Llegan los calores veraniegos a la ciudad, ya se ven las cosas desde otra perspectiva, la poca complacencia que reparte se desvanece cuando los aires de julio brotan por el asfalto, pero seguimos aquí, eso es lo importante, y por mucho tiempo, creo. Siempre nos quedarán las piscinas municipales, los conciertos al aire libre y las salas de teatro climatizadas.
Finde mu divertido que hemos pasado maría y yo, entre hogueras de san juan, muy lejos de los pies descalzos en la orilla del mar, muy distinto, entre nuevos amigos de Iruña, entre conversaciones sin final de cine, entre engaños publicitarios londinenses y buenos ratos en general.
El sábado nos invitó la amiga patri (gracias) a ver una obra de teatro en la sala cuarta pared, que con su propia compañía están consiguiendo montar buenas obras desde un prisma idealista y a contracorriente de la escena teatral nacional, se puede comprobar nada más entrar en la sala, los espectadores se reparten alrededor del "escenario-suelo" y ves la obra a dos palmos de los actores (impresiona). La obra se llama Rebeldías posibles y la presentación que hace la compañía es la siguiente:
Hartos. Estamos hartos pero ahogados en la impotencia, hundidos en la resignación. Estamos asqueados del mundo que nos rodea pero con la sensación de que poco podemos hacer.¿En qué momento empieza a silbar la válvula de la olla a presión? ¿Dónde está el “clic” que lleva de la resignación y el conformismo a la protesta y la reivindicación? “Rebeldías posibles” habla de alguien decente en un mundo indecente, en medio de esas indecencias que tomamos por normales. La sobriedad frente a la espectacularidad, la tenacidad frente a la impaciencia, el idealismo frente al pragmatismo... En fin, habla de todo eso que hoy no vale nada. De todo eso que hoy es considerado absurdo e inútil, propio de seres mediocres e ingenuos. Cuarta Pared sigue explorando el mundo en que vivimos, intentando ser portavoz de las preguntas y preocupaciones de aquellos que nos rodean utilizando los recursos del teatro. Un teatro que quiere ser una experiencia única y sorprendente compartida con el público, y que, más allá de la palabra, aprovecha todos los medios que el arte escénico pone a su alcance.

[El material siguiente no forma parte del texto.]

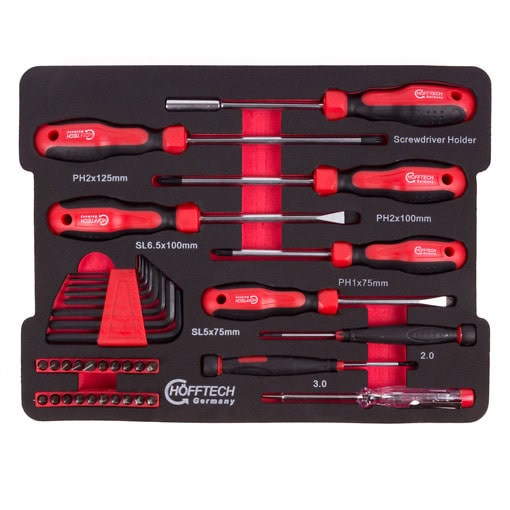 8720195796572-3-tyokalusalkku Höfftech työkalut salkussa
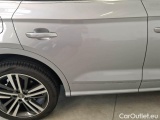  Audi  Q5 AUDI  / 2016 / 5P / SUV 40 TDI S LINE PLUS QUATTRO S TRONIC #36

La obra en sí trata del señor García, que un día decide reclamar a una teleoperadora la devolución de unos céntimos por estar en desacuerdo con el criterio aplicado en las tarifas. Ante el desinterés de la empresa por responder a su reclamación, decide llegar hasta el final. Las quejas, denuncias, reclamaciones, recursos y apelaciones le llevan tiempo y dinero. Su mujer entiende el gesto, pero no una causa tan insignificante. En realidad, todo el mundo aplaude el gesto, pero se ríe de la causa. Las artimañas de la teleoperadora le exigen cada vez más tiempo y dinero, lo que amenaza con arruinar su vida familiar y laboral. Tan sólo encuentra consuelo en una compañera de trabajo que ve en él un quijote contemporáneo, paciente y determinado. Ella le presenta a varias personas como un ejemplo a seguir y sin quererlo, pues si hay algo que rechaza es el afán de notoriedad, se ve obligado a asumir la responsabilidad de liderar las acciones reivindicativas de este grupo formado espontáneamente. A partir de ahí, su vida se desliza por una pendiente de final impredecible, pues la actividad del grupo le enfrenta a situaciones que entran en absoluta contradicción con las ideas que impulsaron su discreta acción inicial.

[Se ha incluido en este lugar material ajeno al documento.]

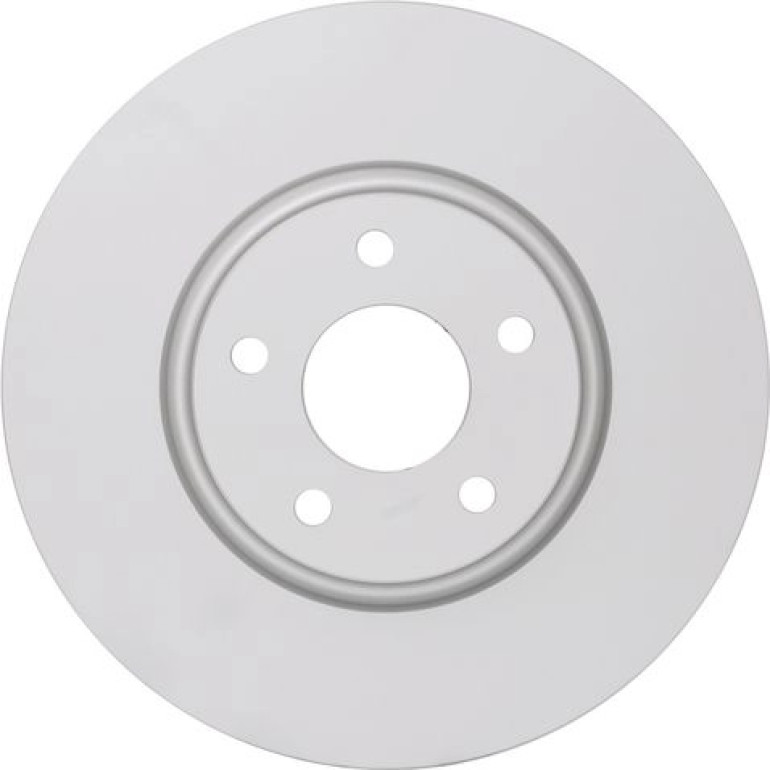 Bremsscheibe 0 986 479 D38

La historia de un héroe del siglo XXI que no ha entrada en la alienación compulsiva del sistema capitalista, la cual nos convierte en autómatas conformistas y reprimidos por la acción de las grandes empresas o del estado, un héroe que reclama JUSTICIA SOCIAL, en mayúsculas, que entiende que con pequeñas cosas que hagamos poco a poco, podemos ir cambiando las vidas de la mayoría oprimida por el poder. Un personaje real, porque la obra está basada en un hecho real aparecido un par de años antes en "El Pais" y al final la compañía telefónica tuvo que pagar bastante dinero a todos los usuarios que se sintieron perjudicados y dañados por la misma. Hay esperanza, todos podemos convertirnos en héroes, héroes anónimos de la rutina, pero héroes en todo caso.